#### [PASSAGE PROVIDED]
···

I am thrilled that the Olympics is going to Rio. Their children will benefit and it will be a huge and pleasurable benefit for the people of Brazil.
I don’t think that it is a huge loss for Obama. I am just appalled at the unnecessary and hugely expensive attempt he made to influence the outcome of the OG in favour of Chicago.
Does this mean that Chicago is out? If so then I am so glad to read this.
Well that is fascinating, especially the persistent speculation in the blogosphere that the fix was in, otherwise the President would not be going to Denmark (loss of prestige if denied etc.)
Now, is this as big a blow to BHO prestige as some assumed?
If Chicago lost, despite the presence of The One, does it mean that the rest of the world is racist?
CHANGE!
This was widely expected to come down between Rio and Chicago. Tokyo was a longshot due to the recent games in Beijing, and Madrid was unexpected because the next games are in London and the 2014 Winter Games are also in Europe. Plus it hasn’t bee that long since the Summer Games were in Barcelona. On the other hand, in 2016 it will have been twenty years since the games were in Atlanta; and of course they have NEVER been in South America, let alone Brazil.
The only surprise today was that Chicago was eliminated first, even before Tokyo, and Madrid made it into the final vote. Most early speculation (based on the committee’s questions to the Chicago deputation) blames the heightened – some would say excessive – security obstacles for foreigners coming to the US since 9/11. No one wants long lines of athletes waiting to get fingerprinted, detained by OHS, getting visas denied, etc. Travelling to the US for non-European visitors is just too fraught with difficulties. It had nothing to do with respect or lack thereof for President Obama, or lingering resentment for the previous administration, both of which I’ve seen suggested.
Good for Rio. They’ll do a great job, and it’s about time that South America was given the spotlight.
Excellent choice.
I fogot to add – this is a real coup for Duran Duran.
It works out quite well for Obama.
First, it is a minor loss. Victory would have created other headaches. Conservatives would have complained Obama appeased the IOC.
Second, Obama did a favor for his friends in Chicago. Rio, however, had a better case. He stuck his neck out and did what he could.
Third, Chicago didn’t need the games. Lots of Chicagoans don’t want the games there.
By handling loss magnanimously, Obama presents to the world that the US doesn’t have to win. But Obama knows that this is about sport, not nuclear weapons. He can cheer for the White Sox, even though the Yankees will go all the way.
But the media representation of this as damaging to Obama’s credibility says more about the media than Obama’s management of the economy and foreign relations and the military.
Friends in Chicago were having night mares about the negative impact they thought the games would have on Chicago and Chicago’s ability to rev up the infra structure needed for the games.
So my friends are pleased.

···

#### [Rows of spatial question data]
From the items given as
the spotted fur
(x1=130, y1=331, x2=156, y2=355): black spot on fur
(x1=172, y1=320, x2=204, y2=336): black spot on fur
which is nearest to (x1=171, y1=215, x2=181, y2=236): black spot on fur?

···

#### [TASK DETAILS]
Continue the comment thread about Rio being chosen for the Olympics from its last comment onward.

#### [RESULT BELOW]
Here in Chicago the support – opposition to the games was almost exactly even at about 45%. (Like everywhere 10% never have an identifiable view point.)
This wont have any impact on domestic politics.
One hopes Rio does a great job.
Did he have to spend the taxpayers money to fly himself and his whole family over there for the 45 min. he spent to try and convince them to hold it in Chicago? Stop and think about the cost of that trip for him and his whole family for 45 minutes spent. If it had been Bush he would have caught *%#@!
TLDillon, it doesn’t particularly bother me either way, but do we know for sure that his trip wasn’t financed or subsidized by the Chicago bid committee?
Since he has his own plane, the cost of sending his whole family is not any greater than him going by himself. We already pay for his meals, etc, so it’s not like the cost is equivalent to you or I taking our family to Copenhagen.
Congrats to Brazil. They deserved to win. As for Chicago, if I lived there I would be overjoyed. Hosting the Olympics is monumentally expensive, it’s a security nightmare, and we won’t even talk about traffic or parking.
Not if he took Air Force One…which he did as we tax payers pay for that ode of transportation.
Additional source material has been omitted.